Consigna A: Según el fragmento sobre Vanina Kosteki, ¿dónde está hoy su espacio de lucha?
Consigna B: Indica, por favor, si cada afirmación concuerda con el fragmento sobre Vanina Kosteki, con sí o no y las palabras del fragmento que lo deciden, citadas textualmente: (i) Vanina se enteró de la muerte de Maxi por la radio. (ii) Genoud es hoy miembro de la Corte Suprema. (iii) Los amigos de la iglesia acompañaron a Vanina durante estos diez años.

Fragmento proporcionado:
Vanina no pudo volver a escribir desde la ausencia de Maxi. Aquel sueño de ser grandes artistas se partió en dos y ya dejó de tener sentido. Le faltarían a sus palabras los cuatro trazos y la mariposa en vuelo. Los colores que Maxi les puso a las cosas. El viento que le lleva la vida sopla desde entonces con dirección a la Justicia. “Maxi está conmigo en todos lados, cada cosa que hago la hago pensando en él. Pensando en el camino de lucha social que llevo y que sería el suyo. Es imposible otra cosa cuando los asesinos están en libertad o en camino de estarlo. Cuando el aparato político que determinó su muerte está vigente. Cuando Genoud, que era el ministro de Justicia y Seguridad hoy es miembro de la Corte Suprema, cuando el juez Lijo archivó la causa de las responsabilidades políticas y evitó que se siguiera investigando”
Vanina se enteró de la muerte de Maxi “por la tele”. La llamó a su madre y le preguntó si sabía dónde estaba su hermano. “Me dijo que había salido con la mochilita y habría ido al comedor. Entonces le tuve que decir que estaba muerto. Que lo habían asesinado”.
De aquella militancia ingenua y fresca en agrupaciones cristianas poco le quedó a Vanina Kosteki. Hoy su espacio de lucha está en el Polo Obrero, donde encuentra voces compañeras en su búsqueda de una vida nueva, de un mundo donde estén todos. “La Iglesia no es lo que nos pintaron y enseñaron de chicos. Se ocupa de algunas cosas a su manera. No va a salir a una marcha con nosotros los 26 de junio para condenar a los responsables políticos. Los va a defender”.
“Aquello que fuimos, monaguillos, integrantes del coro de la iglesia, quedó en un plano muy secundario. Los amigos de la iglesia desaparecieron en estos diez años y nos dejaron totalmente solos”.

Extracto del listado:
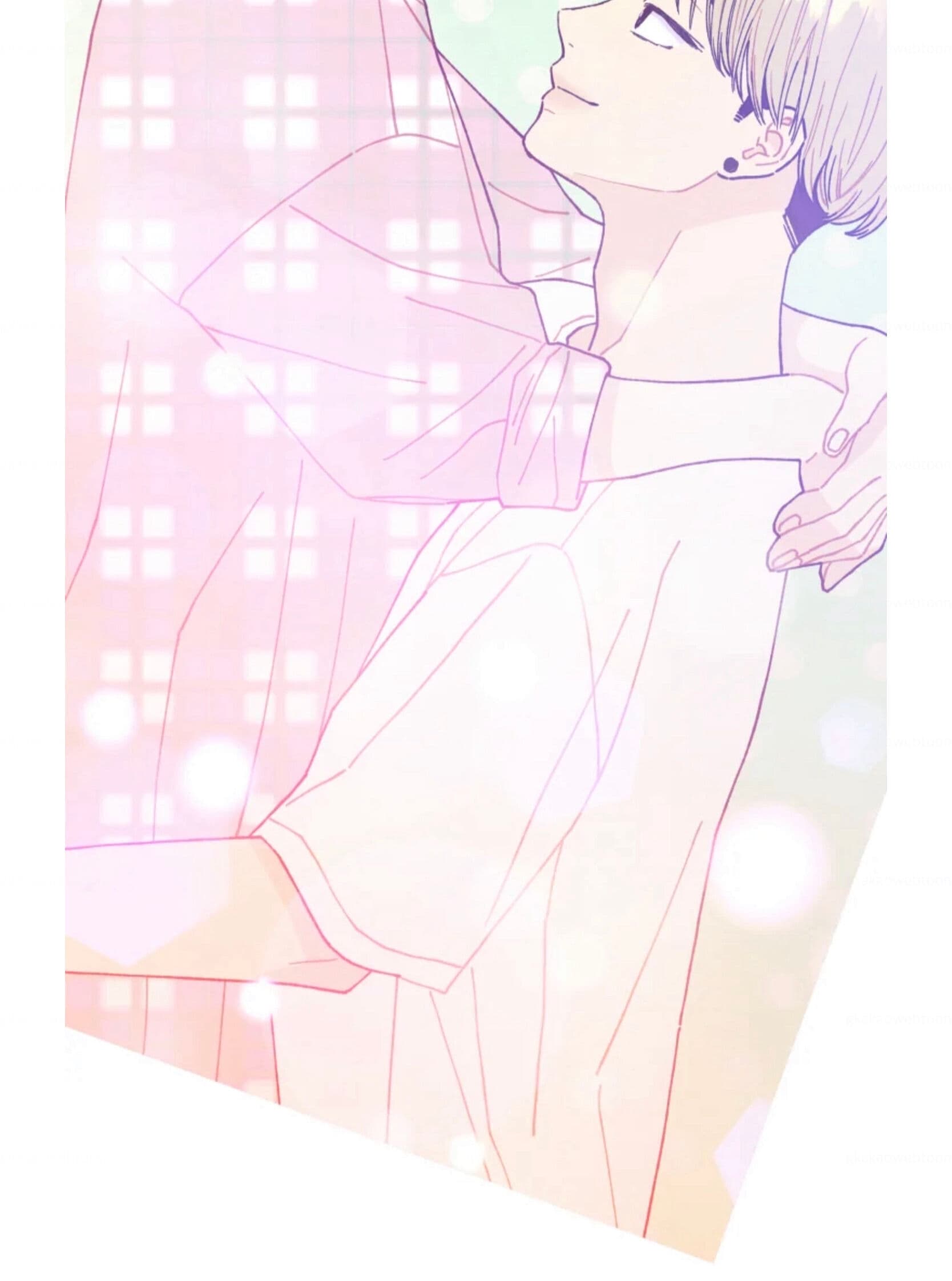 Page https://readmanhwaverse.com/images/a-beloved-existence/chapter-63/042.jpeg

Respuesta A: En el Polo Obrero.

Respuesta B:
(i) No: «Vanina se enteró de la muerte de Maxi “por la tele”».
(ii) Sí: «Genoud, que era el ministro de Justicia y Seguridad hoy es miembro de la Corte Suprema».
(iii) No: «Los amigos de la iglesia desaparecieron en estos diez años y nos dejaron totalmente solos».